# Instructions for the task
Go to the line holding "Departamento 2 ambientes" in the data below and repeat it exactly, then each line after it up to and including the one holding "Туфли с ремешком". Omit pictures.

# Raw data
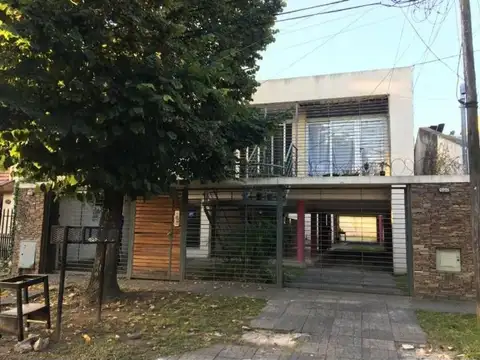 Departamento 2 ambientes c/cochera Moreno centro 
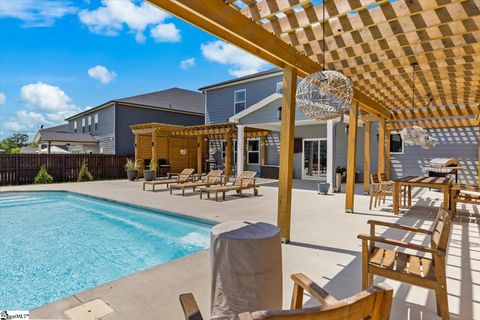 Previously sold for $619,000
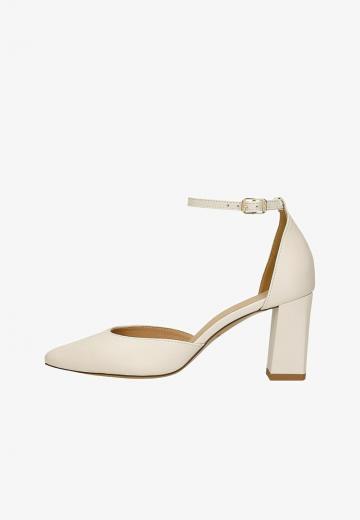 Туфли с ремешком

---

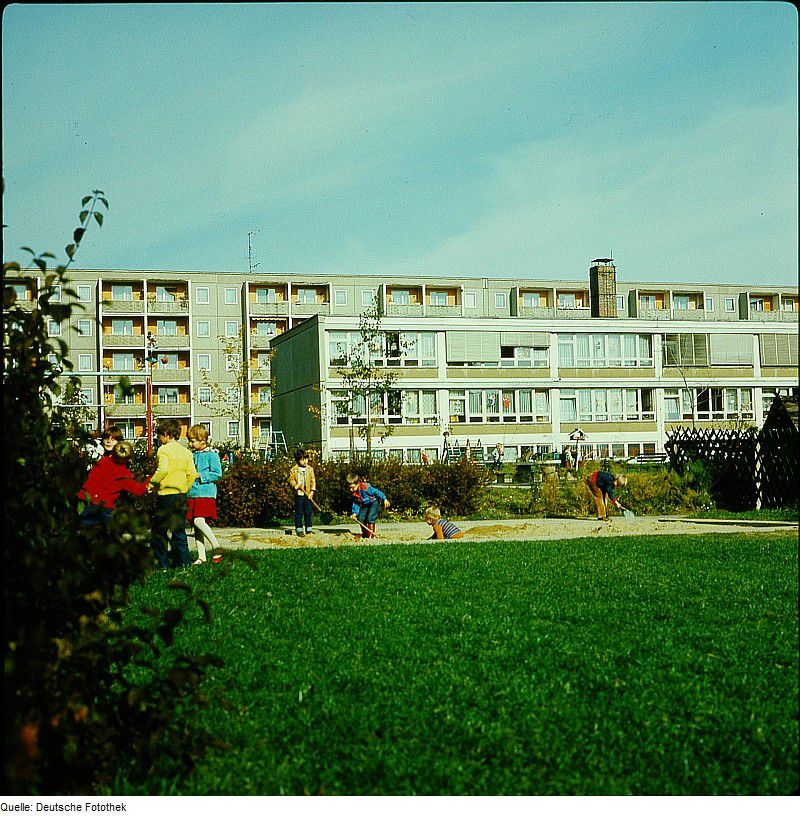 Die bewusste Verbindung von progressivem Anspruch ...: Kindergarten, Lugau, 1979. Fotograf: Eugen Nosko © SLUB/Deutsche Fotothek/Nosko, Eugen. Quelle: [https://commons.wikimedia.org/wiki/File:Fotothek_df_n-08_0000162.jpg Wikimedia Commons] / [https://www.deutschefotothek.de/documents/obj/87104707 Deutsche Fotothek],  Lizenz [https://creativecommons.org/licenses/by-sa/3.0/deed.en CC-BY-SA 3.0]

# Worked solution
 Departamento 2 ambientes c/cochera Moreno centro 
 Previously sold for $619,000
 Туфли с ремешком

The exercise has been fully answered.